Checkmate: President Obama and GOP Rep. Paul Ryan make their moves on how to cut the budget

After congressional leaders reached an 11th hour compromise to prevent a government shutdown, President Barack Obama jaunted up the steps of the Lincoln Memorial the next afternoon to greet tourists and remind them of the integral role government plays in their lives, including keeping national parks open. Simple gestures like this are going to help the White House drive the deficit reduction debate and get credit whether they deserve it or not. I imagine House Speaker John Boehner was sitting in his office, watching Obama on TV and saying, “Damn, why didn’t I think of that?”

But just as one budget battle ended, another started. Republican House Budget Committee Chairman Paul Ryan unveiled his party’s deficit reduction plan, which calls for $4.4 trillion in cuts during the next decade, turns Medicare into a voucher program and actually lowers the income tax for the nation’s wealthiest citizens. This plan is dead on arrival and could cost the Republicans states like Florida in the 2012 election because the Medicare reductions are going to be unpopular among the elderly.

“There’s nothing serious about a plan that claims to reduce the deficit by spending a trillion dollars on tax cuts for millionaires and billionaires,” the president said.

Just like Ryan’s budget, Obama is also promising to cut about $4.4 trillion from the federal budget, but his vision stands in stark contrast to Ryan’s proposal. Advocating for a more balanced mix of cuts and tax increases, Obama last Wednesday outlined the four prerogatives of his plan: reducing domestic spending, controlling spiraling health care costs, slashing the Pentagon’s budget and reforming the tax code.

No matter what happens in negotiations, Obama cannot extend the Bush tax cuts again.
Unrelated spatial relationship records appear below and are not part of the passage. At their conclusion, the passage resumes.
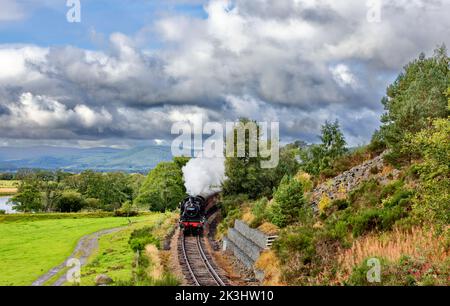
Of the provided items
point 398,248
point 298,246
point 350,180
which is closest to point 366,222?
point 298,246

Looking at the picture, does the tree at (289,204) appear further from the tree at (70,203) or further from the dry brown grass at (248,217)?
the tree at (70,203)

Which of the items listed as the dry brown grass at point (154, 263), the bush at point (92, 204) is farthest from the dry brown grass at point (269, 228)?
the bush at point (92, 204)

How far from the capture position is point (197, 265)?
2880 centimetres

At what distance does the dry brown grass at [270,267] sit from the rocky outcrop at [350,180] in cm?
769

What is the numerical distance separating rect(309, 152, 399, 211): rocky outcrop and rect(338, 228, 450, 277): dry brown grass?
1075 cm

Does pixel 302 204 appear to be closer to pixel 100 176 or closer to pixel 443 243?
pixel 443 243

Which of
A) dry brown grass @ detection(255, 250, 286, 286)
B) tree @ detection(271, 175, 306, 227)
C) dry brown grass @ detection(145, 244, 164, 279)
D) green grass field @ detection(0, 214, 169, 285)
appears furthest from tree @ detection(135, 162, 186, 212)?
dry brown grass @ detection(255, 250, 286, 286)

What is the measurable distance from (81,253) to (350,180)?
25377 millimetres

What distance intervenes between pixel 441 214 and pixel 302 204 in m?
15.5

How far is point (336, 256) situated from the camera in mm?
20797

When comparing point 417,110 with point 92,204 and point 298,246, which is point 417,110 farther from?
point 92,204

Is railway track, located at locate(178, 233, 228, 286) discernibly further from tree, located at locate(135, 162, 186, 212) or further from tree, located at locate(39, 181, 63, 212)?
tree, located at locate(39, 181, 63, 212)

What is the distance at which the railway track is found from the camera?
954 inches
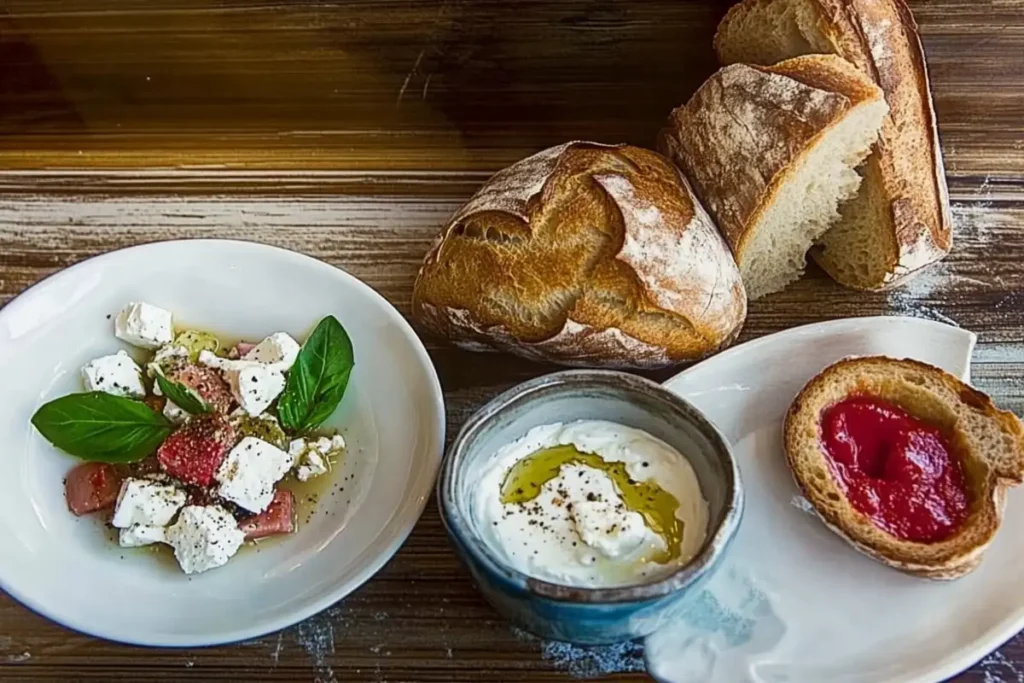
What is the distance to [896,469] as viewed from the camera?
1779mm

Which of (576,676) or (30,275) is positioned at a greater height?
(30,275)

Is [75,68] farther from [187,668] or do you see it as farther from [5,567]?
[187,668]

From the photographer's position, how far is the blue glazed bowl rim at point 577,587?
153 centimetres

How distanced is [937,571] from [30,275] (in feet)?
5.85

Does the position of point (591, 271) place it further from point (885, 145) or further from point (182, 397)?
point (182, 397)

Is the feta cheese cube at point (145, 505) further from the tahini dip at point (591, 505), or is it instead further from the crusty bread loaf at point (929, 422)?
the crusty bread loaf at point (929, 422)

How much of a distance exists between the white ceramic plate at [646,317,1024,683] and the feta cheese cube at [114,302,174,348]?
3.03ft

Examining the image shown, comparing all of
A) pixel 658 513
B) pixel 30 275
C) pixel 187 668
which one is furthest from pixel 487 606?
pixel 30 275

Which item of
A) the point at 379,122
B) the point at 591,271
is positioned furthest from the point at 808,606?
the point at 379,122

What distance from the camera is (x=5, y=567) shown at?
1735 millimetres

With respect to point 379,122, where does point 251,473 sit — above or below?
below

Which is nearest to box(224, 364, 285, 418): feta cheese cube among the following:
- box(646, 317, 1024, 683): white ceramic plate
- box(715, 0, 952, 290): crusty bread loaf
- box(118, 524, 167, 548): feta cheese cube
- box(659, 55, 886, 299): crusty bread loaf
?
box(118, 524, 167, 548): feta cheese cube

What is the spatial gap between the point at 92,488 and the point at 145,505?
0.14 m

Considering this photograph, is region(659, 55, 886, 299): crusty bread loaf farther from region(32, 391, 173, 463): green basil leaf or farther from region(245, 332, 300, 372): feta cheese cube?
region(32, 391, 173, 463): green basil leaf
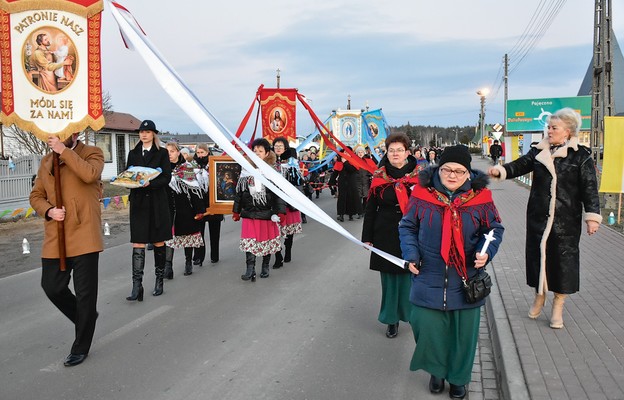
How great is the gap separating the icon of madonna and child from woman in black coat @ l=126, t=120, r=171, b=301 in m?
1.83

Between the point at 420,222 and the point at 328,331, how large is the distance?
1977mm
As brilliant a politician as Obama is, he must be one of the worst chess players in the world. The game has not even started and he is already sacrificing his pawns. The president has made too many concessions up front. For instance, he said he will accept a compromise to increase the debt ceiling this summer. Programs like the National Endowment for the Arts might not mean anything to the president, but Democrats should pretend they do so they can be used as bargaining chips in negotiations.

The worst thing Obama can do is give in to Republican demands by not raising taxes again like he did in December when he extended the Bush tax cuts for even the wealthiest Americans. As much as the Republicans resist, tax increases have to be part of the remedy.

In an op-ed for the Washington Post, former presidential candidate Walter Mondale wrote, “We will not be able to control our budget deficits without raising taxes. That simple reality has brought us to a moment of truth in American politics. President Obama’s speech Wednesday lived up to that moment, and now Democrats and Republicans in Congress must take a similar stand.”

Mondale understands the hazards of asking for tax increases during an election year. He lost to Ronald Reagan in 1984 after firmly standing behind his promise to increase taxes if elected. Obama has to do the same thing. Many political pundits claim Obama’s address was the start of the 2012 race. In reality, Obama has been courting voters since day one. The next few months will be his moment of truth: Can he persuade the public to accept tax increases or will he be another semi-successful one-term president?

It may sound callous to refer to the budget debate as a game with winners and losers because people’s well-being is at stake. However, budgeting is a zero-sum game. The budget compromise reached two weeks ago came too close to the wire for either side to claim victory. That will not happen again this summer. There will be clear winners and losers. The Obama administration cannot expect to “win the future” if they do not win the current budget battle.